LangSmith Sandboxesとは
LangSmith Sandboxesは、LangSmith SDKからわずか一行のコードで起動できる、使い捨て可能な「隔離された実行環境」です。新人エンジニアの方でも、複雑なインフラ構築を意識せずに「安全な遊び場」をエージェントに提供できるようになります。
主な特徴
- 高度なセキュリティ(MicroVM): 単なるLinuxの名前空間による隔離ではなく、ハードウェア仮想化された「MicroVM」を採用しており、極めて高い独立性を確保しています。
- 導入の容易さ: すでにLangSmithを利用している場合、PythonやJavaScriptのSDKを通じてすぐに利用可能です。
- 柔軟なカスタマイズ: 独自のDockerイメージを持ち込める(BYOD)ため、特定のライブラリやツールが必要な業務にも対応できます。
- ステートの維持と共有: 複数のエージェント間で同じサンドボックスを共有したり、スレッドをまたいでファイルやパッケージの状態を保持したりすることが可能です。
- 認証プロキシ: 外部サービスへのアクセスには認証プロキシを経由するため、サンドボックス内に機密情報(APIキー等)を直接置く必要がなく、安全です。
想定されるユースケース
- データ分析エージェント: データセットに対してPythonスクリプトを実行し、結果を可視化する。
- コーディングアシスタント: 出力したコードが正しく動作するか、応答前に自身で検証する。
- CI/CDエージェント: リポジトリをクローンし、依存関係をインストールしてテストを実行した上でプルリクエストを作成する。
このプラットフォームの登場により、AIエージェントの利便性を損なうことなく、エンタープライズレベルの安全性を確保したアプリケーション開発が容易になります。
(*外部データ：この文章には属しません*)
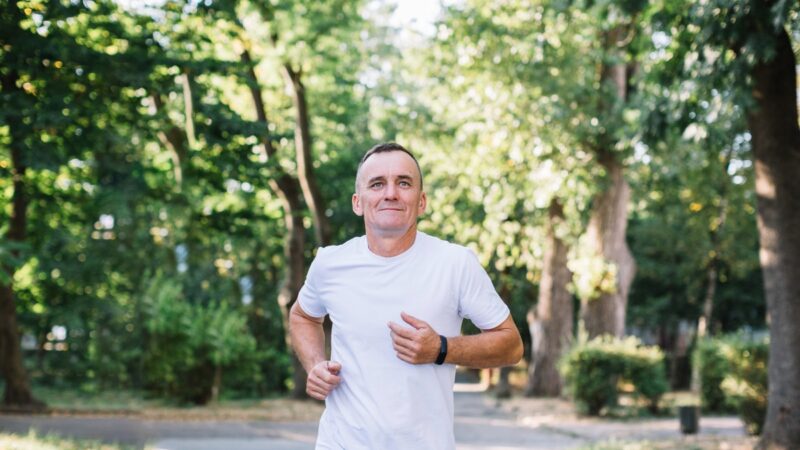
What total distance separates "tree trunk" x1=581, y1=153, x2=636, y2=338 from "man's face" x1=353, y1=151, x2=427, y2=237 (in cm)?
2039

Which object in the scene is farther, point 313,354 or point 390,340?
point 313,354

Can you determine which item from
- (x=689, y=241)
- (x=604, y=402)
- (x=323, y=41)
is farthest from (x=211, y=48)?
(x=689, y=241)

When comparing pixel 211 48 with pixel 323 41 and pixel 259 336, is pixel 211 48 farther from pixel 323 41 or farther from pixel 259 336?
pixel 259 336

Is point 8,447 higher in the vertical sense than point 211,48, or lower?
lower

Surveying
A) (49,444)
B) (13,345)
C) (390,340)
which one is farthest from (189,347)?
(390,340)

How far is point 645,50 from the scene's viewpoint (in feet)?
56.5

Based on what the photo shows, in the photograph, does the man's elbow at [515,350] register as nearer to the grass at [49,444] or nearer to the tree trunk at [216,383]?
the grass at [49,444]

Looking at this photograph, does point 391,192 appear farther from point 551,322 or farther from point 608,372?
point 551,322

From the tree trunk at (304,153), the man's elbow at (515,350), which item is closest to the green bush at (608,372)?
the tree trunk at (304,153)

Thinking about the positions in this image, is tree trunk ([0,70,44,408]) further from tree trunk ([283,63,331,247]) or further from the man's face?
the man's face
エージェントが「考えて実行する」ための強力なインフラとして、今後の発展が期待されます。
引用元: https://blog.langchain.com/introducing-langsmith-sandboxes-secure-code-execution-for-agents/
Mistral AIが発表した「Forge」は、企業が持つ独自の知識(社内規定、コードベース、運用プロセスなど)を深く学習させた、自社専用の「フロンティア級AIモデル」を構築するためのシステムです。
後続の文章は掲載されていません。